British world 772 Marcus Willis earned himself a place in Wimbledon folklore and a spot in fans’ hearts by beating Lithuania’s Ricardas Berankis, ranked 718 places above him, 6-3 6-3 6-4, sending the Court 17 crowd into utter delirium.
On a day with little to cheer for home fans, Willis, who had to come through two rounds of qualifying, took to the court against the world number 54 like he owned it.
The 25-year-old saved 19 out of 20 break points and won 72 percent of points on his first serve.
This from a man who described himself as a “loser” and a “fat boy” who had to get himself in shape, who coaches at 30 pounds an hour to pay the bills and had to be persuaded by his girlfriend not to jack it all in.
As the cheers were still ringing around the rowdy crowd, British number one and 2013 champion Andy Murray, who starts his campaign on Tuesday as second seed, tweeted: “Marcus Willis, how good is that!”
Congratulations also came from Goran Ivanisevic, who won Wimbledon as a wildcard in 2001.
“Goran just came around and shook my hand. He’s my hero. I’m a bit…,” Willis told reporters, trailing off in grinning disbelief.
He is now guaranteed to win at least 50,000 pounds ($66,000) and next up his Swiss master Federer, who defeated Argentina’s Guido Pella in straight sets.
“Obviously, it’s an amazing dream come true. I get to play on a stadium court. This is what I dreamed of when I was younger,” Willis said.

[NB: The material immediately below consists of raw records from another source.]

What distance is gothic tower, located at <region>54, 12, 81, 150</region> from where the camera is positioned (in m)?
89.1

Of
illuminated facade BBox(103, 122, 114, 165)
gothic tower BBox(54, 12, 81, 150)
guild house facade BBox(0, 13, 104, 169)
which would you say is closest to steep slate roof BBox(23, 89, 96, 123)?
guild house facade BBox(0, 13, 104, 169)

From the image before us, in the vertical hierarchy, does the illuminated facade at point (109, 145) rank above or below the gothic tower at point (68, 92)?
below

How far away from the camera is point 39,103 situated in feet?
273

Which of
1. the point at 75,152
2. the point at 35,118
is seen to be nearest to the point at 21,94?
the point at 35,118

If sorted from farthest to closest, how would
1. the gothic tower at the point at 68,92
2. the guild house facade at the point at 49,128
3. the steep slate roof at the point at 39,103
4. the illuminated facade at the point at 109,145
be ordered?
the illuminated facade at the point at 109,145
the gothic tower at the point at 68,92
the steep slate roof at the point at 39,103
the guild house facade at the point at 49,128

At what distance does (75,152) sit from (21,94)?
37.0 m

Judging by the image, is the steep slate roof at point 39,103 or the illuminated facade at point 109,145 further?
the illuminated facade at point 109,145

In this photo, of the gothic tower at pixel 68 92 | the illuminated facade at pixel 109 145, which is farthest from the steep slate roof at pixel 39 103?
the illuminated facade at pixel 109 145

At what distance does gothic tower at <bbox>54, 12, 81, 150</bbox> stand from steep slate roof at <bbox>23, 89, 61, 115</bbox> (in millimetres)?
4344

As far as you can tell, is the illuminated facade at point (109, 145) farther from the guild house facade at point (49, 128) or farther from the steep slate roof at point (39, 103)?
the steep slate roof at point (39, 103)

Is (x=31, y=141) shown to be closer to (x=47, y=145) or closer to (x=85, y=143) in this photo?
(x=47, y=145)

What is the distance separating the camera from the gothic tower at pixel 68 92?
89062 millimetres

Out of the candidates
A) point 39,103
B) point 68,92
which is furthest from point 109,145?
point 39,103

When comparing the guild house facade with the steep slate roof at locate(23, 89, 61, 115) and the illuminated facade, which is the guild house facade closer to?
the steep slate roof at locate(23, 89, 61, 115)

“I’m going to go out there and try to win the tennis match. I probably won’t. I might not. But I’m going to give everything, as I have the last seven matches.”
Willis is the lowest-ranked qualifier in round two of a major since No. 923 Jared Palmer at the 1988 U.S. Open. Bookmakers Ladbrokes are offering odds of 8-1 that he reaches the world top 100 by the end of this year.
After his match, Willis briefly turned fan to cheer on Dan Evans, who endured a nip and tuck battle with Germany’s Jan-Lennard Struff before joining him in the second round with a 6-3 6-7(6) 7-6 (7) 7-5 victory.
Their compatriots fell by the wayside, however, in another mass Brexit.
British number three Kyle Edmund produced an inconsistent performance in his 6-2 7-5 6-4 defeat by Frenchman Adrian Mannarino.
James Ward had the honor of opening Centre Court action on day one of the tournament, but with defending champion and number one seed Novak Djokovic on the other side of the net, there was no shame in his 6-0 7-6(3) 6-4 defeat.
Fellow wildcards also went down. Brydan Klein lost to Frenchman Nicolas Mahut 7-6 6-4 6-4 and Alexander Ward lost to Belgium’s David Goffin 6-2 6-3 6-2.
On the women’s side, Laura Robson, on the comeback trail after a long injury layoff, was beaten by fourth seed Angelique Kerber 6-2 6-2. Naomi Broady lost to Ukraine’s Elina Svitolina 6-2 6-3.